● **DATASET CONTENT**:

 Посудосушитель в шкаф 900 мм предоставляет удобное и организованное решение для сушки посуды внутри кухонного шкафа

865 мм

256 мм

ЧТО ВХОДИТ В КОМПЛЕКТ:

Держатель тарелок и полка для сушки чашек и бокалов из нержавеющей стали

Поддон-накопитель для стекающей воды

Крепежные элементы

--

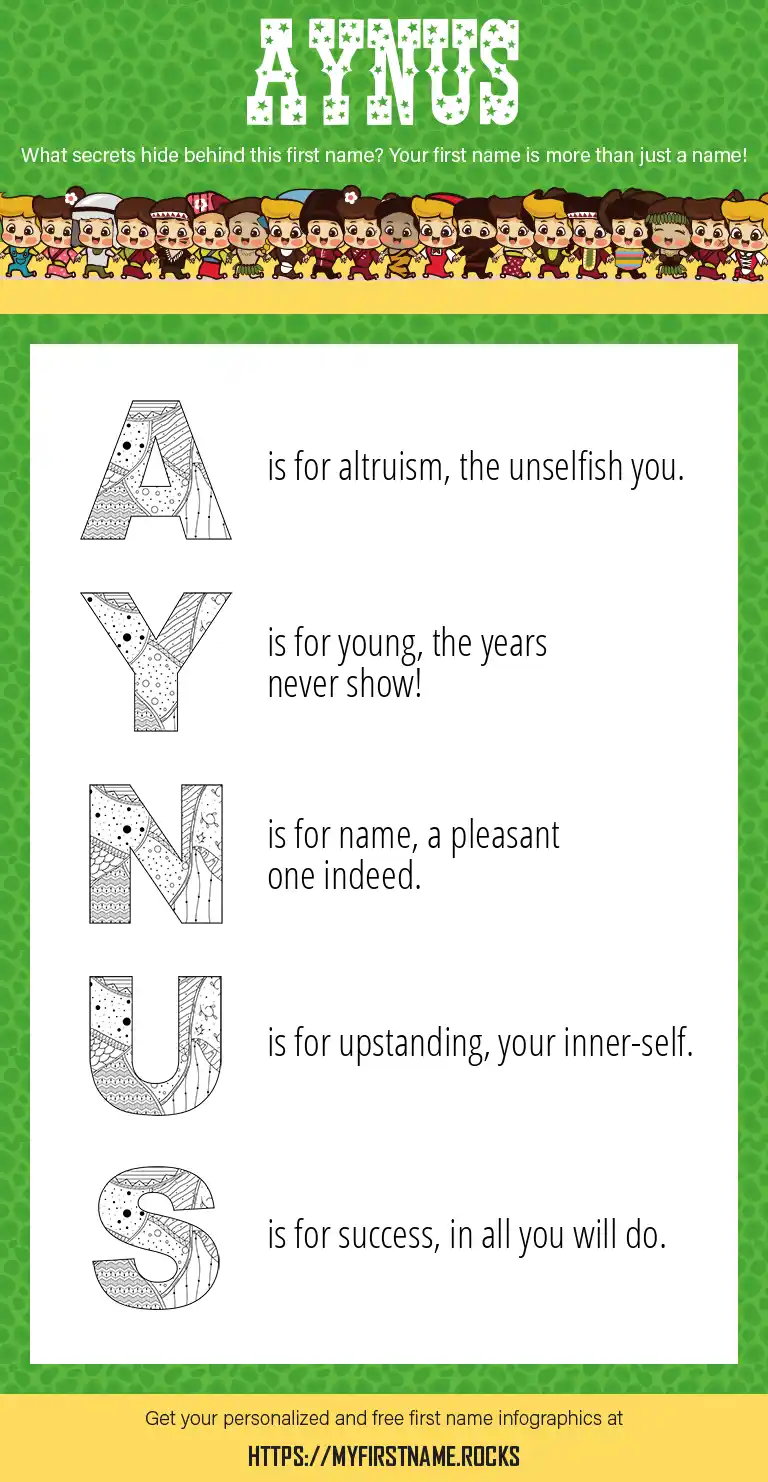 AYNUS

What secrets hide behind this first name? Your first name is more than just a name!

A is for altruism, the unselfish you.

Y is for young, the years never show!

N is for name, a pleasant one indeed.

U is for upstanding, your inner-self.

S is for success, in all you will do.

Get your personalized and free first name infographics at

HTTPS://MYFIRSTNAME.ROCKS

● **EXERCISE DETAILS**:
In the listing above, find the line containing "U is for upstanding, your inner-self." and the line containing "HTTPS://MYFIRSTNAME.ROCKS", then repeat those two lines and everything between them exactly.

● **RESULT OF THE TASK**:
U is for upstanding, your inner-self.

S is for success, in all you will do.

Get your personalized and free first name infographics at

HTTPS://MYFIRSTNAME.ROCKS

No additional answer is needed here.